The campaign, fronted by Alex Deane, Mr. Cameron’s former chief of staff, is attracting support for Mr. Johnson via its Facebook page and is urging Twitter users to bombard the Mayor of London and Member of Parliament for Uxbridge and South Ruislip with messages of support.
Mr. Deane told Breitbart London: “It is now clear that the Prime Minister’s European Union renegotiation is ‘thin gruel’, and that the powers that be across the European Union’s institutions have no intention of ever making the desperately needed, sweeping reforms that the union needs. With this, members of all parties, and especially the Conservative Party, need a champion with significant, mass appeal, political and cultural clout, to represent our dissatisfaction with the failure of the government to meaningfully deliver on its manifesto pledge of reform in our relationship with the EU.
“It is with this in mind that I urge the Mayor of London, Boris Johnson, to throw his weight behind the Brexit campaign, and help lead Britain out of a tired, fundamentally flawed, failing political union.

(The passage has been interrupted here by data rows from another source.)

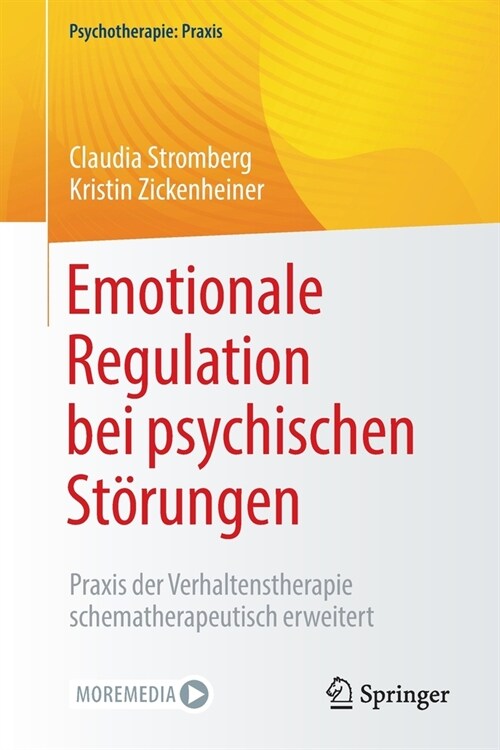 Psychotherapie: Praxis

Claudia Stromberg
Kristin Zickenheiner

Emotionale Regulation bei psychischen Störungen

Praxis der Verhaltenstherapie schematherapeutisch erweitert

MOREMEDIA

Springer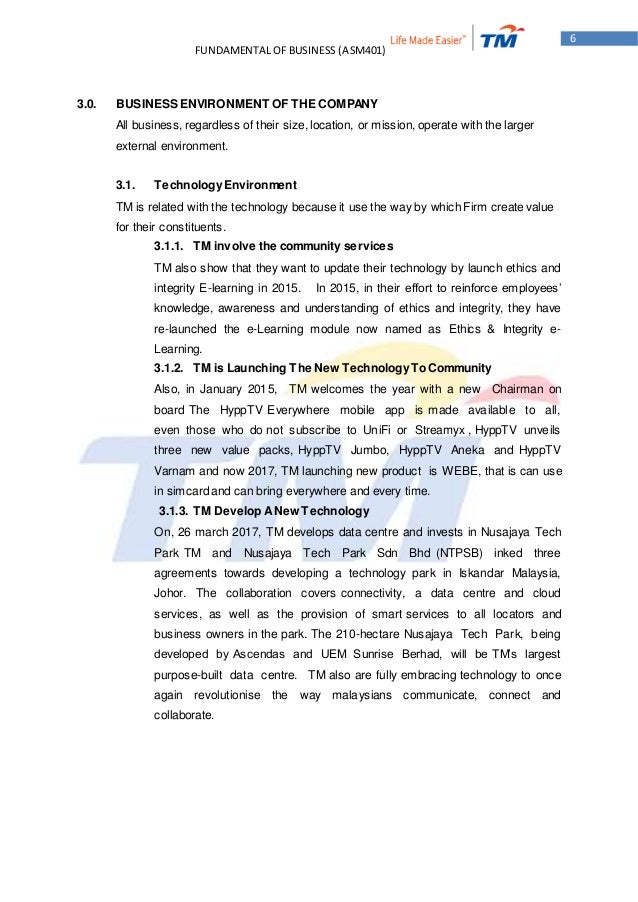 FUNDAMENTAL OF BUSINESS (ASM401)

Life Made Easier™ TM

6

3.0. BUSINESS ENVIRONMENT OF THE COMPANY
All business, regardless of their size, location, or mission, operate with the larger external environment.

3.1. Technology Environment
TM is related with the technology because it use the way by which Firm create value for their constituents.

3.1.1. TM involve the community services
TM also show that they want to update their technology by launch ethics and integrity E-learning in 2015. In 2015, in their effort to reinforce employees' knowledge, awareness and understanding of ethics and integrity, they have re-launched the e-Learning module now named as Ethics & Integrity e-Learning.

3.1.2. TM is Launching The New Technology To Community
Also, in January 2015, TM welcomes the year with a new Chairman on board The HyppTV Everywhere mobile app is made available to all, even those who do not subscribe to UniFi or Streamyx, HyppTV unveils three new value packs, HyppTV Jumbo, HyppTV Aneka and HyppTV Varnam and now 2017, TM launching new product is WEBE, that is can use in simcard and can bring everywhere and every time.

3.1.3. TM Develop A New Technology
On, 26 march 2017, TM develops data centre and invests in Nusajaya Tech Park TM and Nusajaya Tech Park Sdn Bhd (NTPSB) inked three agreements towards developing a technology park in Iskandar Malaysia, Johor. The collaboration covers connectivity, a data centre and cloud services, as well as the provision of smart services to all locators and business owners in the park. The 210-hectare Nusajaya Tech Park, being developed by Ascendas and UEM Sunrise Berhad, will be TM's largest purpose-built data centre. TM also are fully embracing technology to once again revolutionise the way malaysians communicate, connect and collaborate.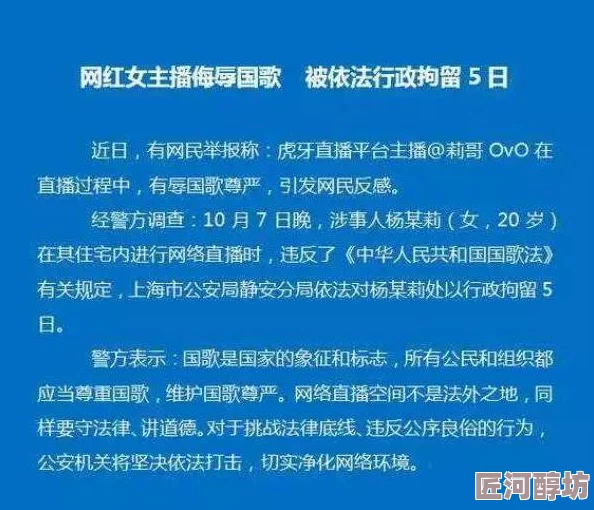 网红女主播侮辱国歌　被依法行政拘留 5 日

近日，有网民举报称：虎牙直播平台主播@莉哥 OvO 在直播过程中，有辱国歌尊严，引发网民反感。

经警方调查：10 月 7 日晚，涉事人杨某莉（女，20 岁）在其住宅内进行网络直播时，违反了《中华人民共和国国歌法》有关规定，上海市公安局静安分局依法对杨某莉处以行政拘留 5 日。

警方表示：国歌是国家的象征和标志，所有公民和组织都应当尊重国歌，维护国歌尊严。网络直播空间不是法外之地，同样要守法律、讲道德。对于挑战法律底线、违反公序良俗的行为，公安机关将坚决依法打击，切实净化网络环境。

匠河醇坊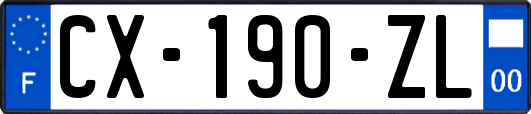 F
CX-190-ZL
00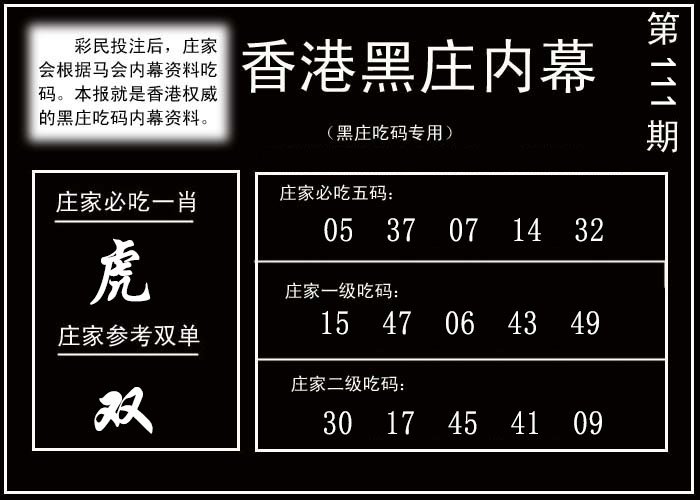 彩民投注后，庄家会根据马会内幕资料吃码。本报就是香港权威的黑庄吃码内幕资料。

香港黑庄内幕

（黑庄吃码专用）

第111期

庄家必吃一肖

虎

庄家参考双单

双

庄家必吃五码:

05 37 07 14 32

庄家一级吃码:

15 47 06 43 49

庄家二级吃码:

30 17 45 41 09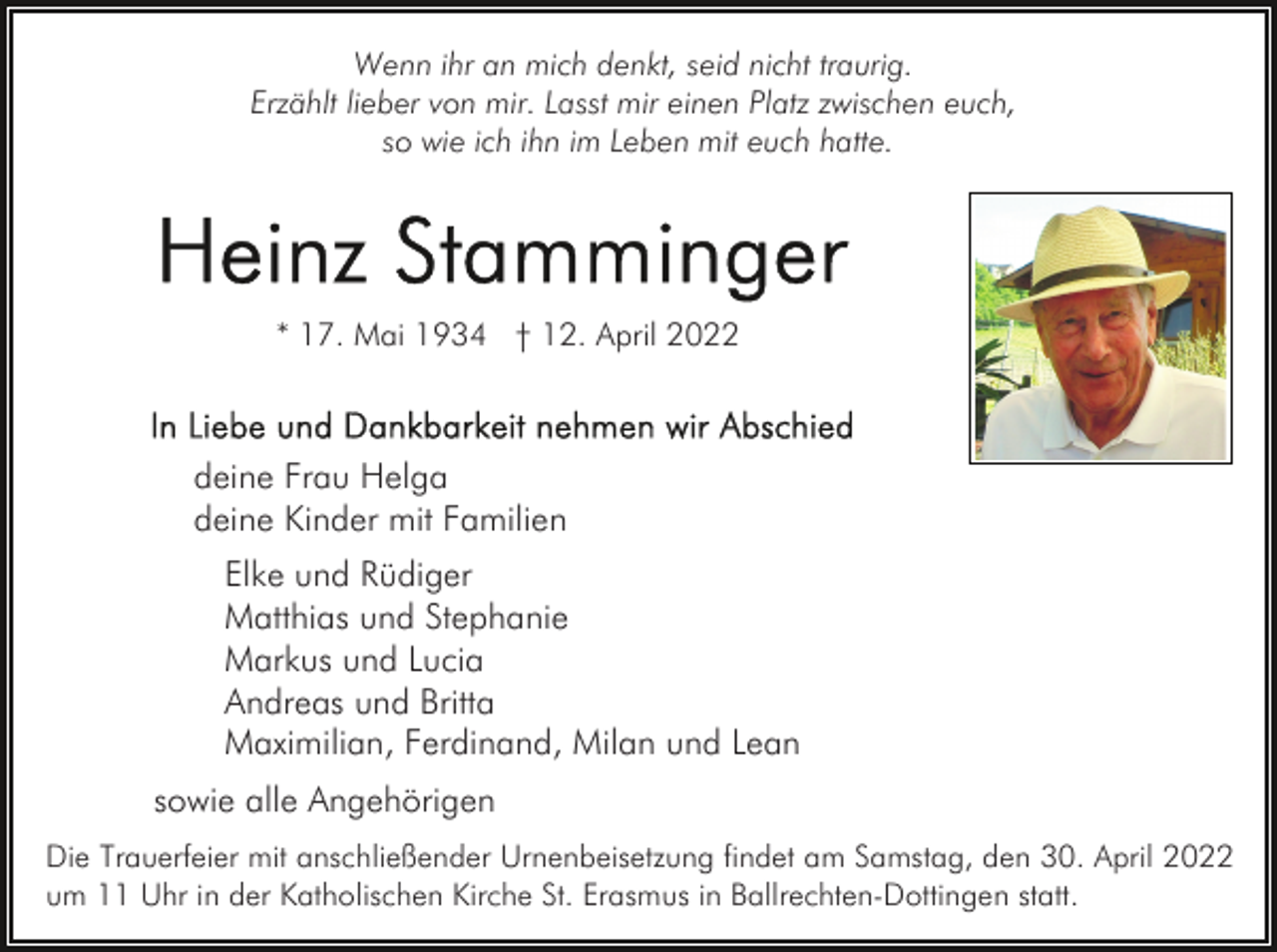 Wenn ihr an mich denkt, seid nicht traurig.
Erzählt lieber von mir. Lasst mir einen Platz zwischen euch,
so wie ich ihn im Leben mit euch hatte.

Heinz Stamminger

* 17. Mai 1934 † 12. April 2022

In Liebe und Dankbarkeit nehmen wir Abschied

deine Frau Helga
deine Kinder mit Familien

Elke und Rüdiger
Matthias und Stephanie
Markus und Lucia
Andreas und Britta
Maximilian, Ferdinand, Milan und Lean

sowie alle Angehörigen

Die Trauerfeier mit anschließender Urnenbeisetzung findet am Samstag, den 30. April 2022 um 11 Uhr in der Katholischen Kirche St. Erasmus in Ballrechten-Dottingen statt.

“Boris must surely feel the hand of history on his shoulder at this pivotal moment. His involvement in the campaign to lead Britain out of the European Union could tip the scales. Come on, Boris. Be brave. Back Brexit!”
An Ipsos MORI poll from earlier this month found that Mr. Johnson’s intervention in the campaign may be enough to tip the balance, with 32 per cent members of the public valuing his involvement in the campaign. This is compared to 44 per cent who value David Cameron’s pronouncements, and 20 per cent who value UK Independence Party leader Nigel Farage’s opinions.